> [TASK DIRECTIONS]: For this listing, report how many lines contain the string "rehviait", using only a number.

> [EXTRACTED DATA]:
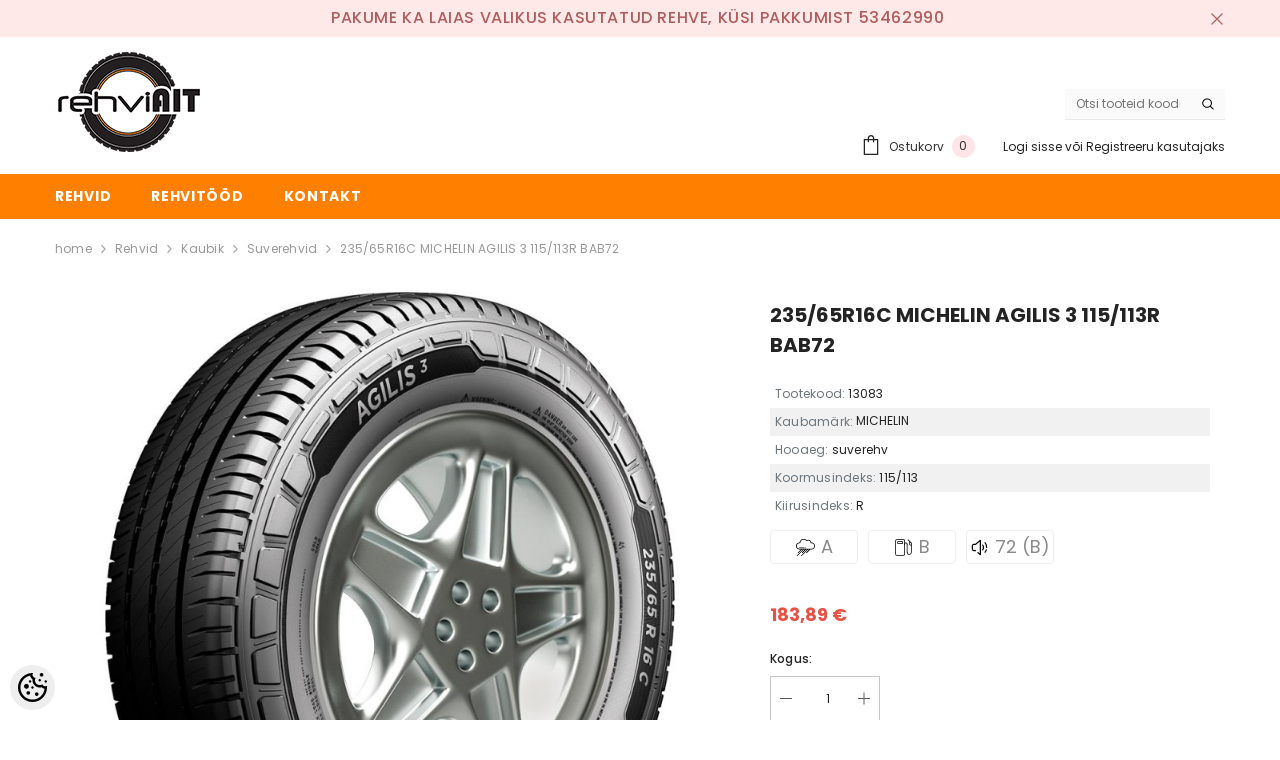

--- FILE ---
content_type: image/svg+xml
request_url: https://www.rehviait.ee/media/rehviait/general/assets/rain-storm-icon-1.svg
body_size: 1142
content:
<svg width="407" height="407" viewBox="0 0 407 407" fill="none" xmlns="http://www.w3.org/2000/svg">
<g clip-path="url(#clip0_101_2)">
<path d="M331.447 95.7652C330.545 95.7652 329.643 95.7811 328.741 95.8137C324.387 63.5239 296.637 38.5371 263.182 38.5371C250.903 38.5371 239.183 41.832 228.872 48.1278C212.117 29.9924 188.821 19.7339 163.85 19.7339C119.304 19.7339 82.2293 52.5245 76.102 95.7676C75.9192 95.766 75.7363 95.7652 75.5551 95.7652C33.8939 95.7652 0 129.659 0 171.319C0 212.981 33.8939 246.874 75.5543 246.874H101.359L39.6691 308.564C36.5029 311.73 36.5029 316.864 39.6691 320.031C41.2526 321.614 43.3273 322.405 45.4021 322.405C47.4768 322.405 49.5523 321.614 51.135 320.031L124.291 246.875H145.95L19.4009 373.425C16.2347 376.591 16.2347 381.725 19.4009 384.892C20.9844 386.475 23.0591 387.266 25.1339 387.266C27.2086 387.266 29.2842 386.475 30.8669 384.892L168.884 246.875H192.165L130.475 308.565C127.309 311.731 127.309 316.864 130.475 320.031C132.058 321.615 134.133 322.406 136.208 322.406C138.282 322.406 140.358 321.615 141.941 320.031L215.097 246.875H237.567L111.017 373.425C107.85 376.591 107.85 381.725 111.017 384.892C112.6 386.475 114.675 387.266 116.75 387.266C118.824 387.266 120.9 386.475 122.483 384.892L260.5 246.875H282.159L220.469 308.565C217.303 311.731 217.303 316.864 220.469 320.031C222.052 321.615 224.127 322.406 226.202 322.406C228.277 322.406 230.352 321.615 231.935 320.031L305.091 246.875H331.446C373.107 246.875 407 212.981 407 171.321C407 129.661 373.107 95.7652 331.447 95.7652ZM331.447 230.659H75.5543C42.8344 230.659 16.2148 204.039 16.2148 171.319C16.2148 138.6 42.8344 111.98 75.5543 111.98C77.8015 111.98 80.0687 112.116 82.4852 112.397C84.7134 112.657 86.9503 111.981 88.6626 110.529C90.3741 109.079 91.4082 106.983 91.5187 104.742C93.4178 66.1662 125.189 35.948 163.849 35.948C186.355 35.948 207.202 46.1524 221.044 63.9452C222.366 65.6455 224.311 66.7497 226.45 67.0136C228.585 67.2767 230.743 66.6797 232.44 65.3514C241.3 58.4173 251.93 54.7519 263.179 54.7519C290.692 54.7519 313.093 77.1354 313.116 104.649C313.118 107.012 314.15 109.255 315.942 110.794C317.733 112.332 320.108 113.013 322.442 112.659C325.403 112.209 328.431 111.981 331.444 111.981C364.164 111.981 390.784 138.6 390.784 171.32C390.786 204.039 364.166 230.659 331.447 230.659Z" fill="black"/>
<path d="M175.704 204.498H74.3286C69.8508 204.498 66.2212 208.128 66.2212 212.605C66.2212 217.083 69.8508 220.713 74.3286 220.713H175.704C180.182 220.713 183.812 217.083 183.812 212.605C183.812 208.128 180.181 204.498 175.704 204.498Z" fill="black"/>
<path d="M209.224 204.498H205.136C200.658 204.498 197.029 208.128 197.029 212.605C197.029 217.083 200.658 220.713 205.136 220.713H209.224C213.702 220.713 217.331 217.083 217.331 212.605C217.331 208.128 213.702 204.498 209.224 204.498Z" fill="black"/>
</g>
<defs>
<clipPath id="clip0_101_2">
<rect width="407" height="407" fill="white"/>
</clipPath>
</defs>
</svg>


--- FILE ---
content_type: image/svg+xml
request_url: https://www.rehviait.ee/media/rehviait/general/assets/fuel-icon-1.svg
body_size: 1009
content:
<svg width="465" height="465" viewBox="0 0 465 465" fill="none" xmlns="http://www.w3.org/2000/svg">
<path d="M237.162 413.463C244.865 413.463 251.112 407.216 251.112 399.513V65.0991C251.112 57.3966 244.865 51.1491 237.162 51.1491H65.0982C57.3957 51.1491 51.1482 57.3966 51.1482 65.0991V399.513C51.1482 407.216 57.3957 413.463 65.0982 413.463H237.162ZM237.162 432.063H65.0982C47.1235 432.063 32.5482 417.488 32.5482 399.513V65.0991C32.5482 47.1244 47.1235 32.5491 65.0982 32.5491H237.162C255.137 32.5491 269.712 47.1244 269.712 65.0991V399.513C269.712 417.488 255.137 432.063 237.162 432.063ZM413.635 124.16V351.331C413.635 373.769 395.447 391.958 373.008 391.958C350.556 391.958 332.367 373.77 332.367 351.331C332.367 346.195 328.203 342.031 323.067 342.031C317.931 342.031 313.767 346.195 313.767 351.331C313.767 384.042 340.283 410.558 372.994 410.558C405.719 410.558 432.235 384.042 432.235 351.331V124.16C432.235 119.024 428.072 114.86 422.935 114.86C417.799 114.86 413.635 119.024 413.635 124.16Z" fill="black"/>
<path d="M332.366 353.943V167.404C332.366 162.267 328.202 158.104 323.066 158.104C317.93 158.104 313.766 162.267 313.766 167.404V353.943C313.766 359.079 317.93 363.243 323.066 363.243C328.202 363.243 332.366 359.079 332.366 353.943Z" fill="black"/>
<path d="M332.376 165.98V150.314C332.376 127.875 314.188 109.687 291.749 109.687C269.31 109.687 251.118 127.875 251.118 150.314V165.98C251.118 171.116 255.281 175.28 260.418 175.28C265.554 175.28 269.718 171.116 269.718 165.98V150.314C269.718 138.149 279.582 128.287 291.749 128.287C303.916 128.287 313.776 138.148 313.776 150.314V165.98C313.776 171.116 317.94 175.28 323.076 175.28C328.213 175.28 332.376 171.116 332.376 165.98ZM427.991 115.787L348.652 36.4489C345.02 32.817 339.132 32.817 335.5 36.4489C331.868 40.0808 331.868 45.9691 335.5 49.601L414.839 128.939C418.47 132.571 424.359 132.571 427.991 128.939C431.623 125.308 431.623 119.419 427.991 115.787ZM199.278 127.839C201.847 127.839 203.928 125.758 203.928 123.189V102.264C203.928 99.6948 201.847 97.6137 199.278 97.6137H102.418C101.808 97.6135 101.203 97.7337 100.639 97.9674C100.075 98.201 99.562 98.5435 99.1301 98.9753C98.6983 99.4072 98.3558 99.9198 98.1222 100.484C97.8885 101.048 97.7683 101.653 97.7685 102.264V123.189C97.7685 125.758 99.8496 127.839 102.418 127.839H199.278ZM199.278 146.439H102.418C89.5774 146.439 79.1685 136.03 79.1685 123.189V102.264C79.1685 89.4226 89.5774 79.0137 102.418 79.0137H199.278C212.119 79.0137 222.528 89.4226 222.528 102.264V123.189C222.528 136.03 212.119 146.439 199.278 146.439Z" fill="black"/>
<path d="M421.848 162.946H399.607C394.471 162.946 390.307 158.782 390.307 153.646V86.7747C390.307 81.6384 386.143 77.4747 381.007 77.4747C375.87 77.4747 371.707 81.6384 371.707 86.7747V153.646C371.707 169.054 384.199 181.546 399.607 181.546H421.848C426.984 181.546 431.148 177.383 431.148 172.246C431.148 167.11 426.984 162.946 421.848 162.946Z" fill="black"/>
</svg>


--- FILE ---
content_type: image/svg+xml
request_url: https://www.rehviait.ee/media/rehviait/general/assets/loud-speaker-icon-1.svg
body_size: 226
content:
<svg width="442" height="442" viewBox="0 0 442 442" fill="none" xmlns="http://www.w3.org/2000/svg">
<path d="M128.917 294.667H92.0833C71.7408 294.667 55.25 278.176 55.25 257.833V184.167C55.25 163.824 71.7408 147.333 92.0833 147.333H128.917L239.417 55.25V386.75L184.167 340.708M294.667 165.75C303.875 174.958 313.083 193.375 313.083 221C313.083 248.625 303.875 267.042 294.667 276.25M349.917 110.5C377.542 138.125 386.75 184.167 386.75 221M379.669 276.25C374.002 297.096 364.539 316.877 349.917 331.5" stroke="black" stroke-width="27.625" stroke-linecap="round" stroke-linejoin="round"/>
</svg>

> [EXERCISE RESPONSE]: 3